When France implemented the laïcité policy in 1905 separating church and state, Alsace was German, meaning that the region was not bound by the law preventing the state from funding religious buildings. Although Alsace later adopted laïcité, it retained certain exceptions and to this day, the region is involved with subsidies. And, unlike the rest of France, it allows religious education in public schools. Litigation with the builders and objections to the sources funding of the Strasbourg Mosque delayed construction. From 2004 when the foundational stone was laid, it took eight long years to arrive to the ribbon-cutting ceremony presided by France’s Prime Minister on September 27, 2012.
After the first idea became a no-go, architect Portoghesi reworked his original design, coming up with a building that occupies a total of 2,000-square-meters with a capacity for 1,500 people, featuring an impressive 20-meter cover coated dome,. “The location is splendid”, he said. “There’s a canal, a river and trees.
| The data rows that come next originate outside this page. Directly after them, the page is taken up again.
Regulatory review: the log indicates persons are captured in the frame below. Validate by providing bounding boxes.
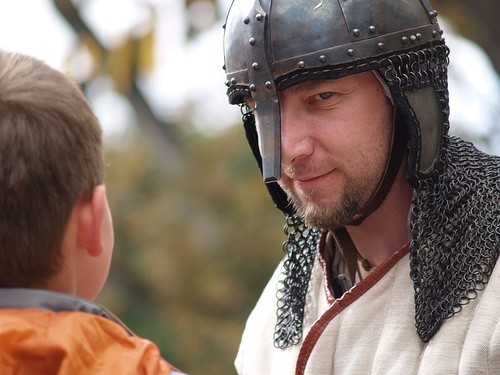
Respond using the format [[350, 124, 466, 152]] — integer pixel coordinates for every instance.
[[0, 49, 194, 375], [222, 0, 500, 375]]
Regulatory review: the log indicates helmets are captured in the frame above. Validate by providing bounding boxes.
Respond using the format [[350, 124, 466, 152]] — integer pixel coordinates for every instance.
[[221, 0, 450, 223]]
Inserting the building into this plot is fascinating. And of course water is so symbolic. In my design I tried to filter the past to the present, so that it is respected and is an element of identity.”
Thoughtful nods to the local architecture are found in the copper used on the dome, echoing copper-clad structures in the old city, and the material used for the walls, the beautiful regional stone grès des vosges . The interior has a soft, diffused light, coming from windows hidden behind intricate calligraphy. Every detail draws from a long tradition of Islamic art. A great way to learn more about this area of art history is to visit the sensational new Islamic Art galleries in the Louvre, which in a highly symbolic gesture were inaugurated just five days before Strasbourg’s Grande Mosquée, on September 22, 2012. One of the groundbreaking elements of the building is the unified open space with no supporting columns, thanks to the system of cables attached to the outside pillars, inspired in the technology used by suspended bridges. Saïd Aalla, President of the Grande Mosquée de Strasbourg in 2011, said that it reminded him of a “flower opening next to the water, with the pillars holding up the dome resembling giant petals”.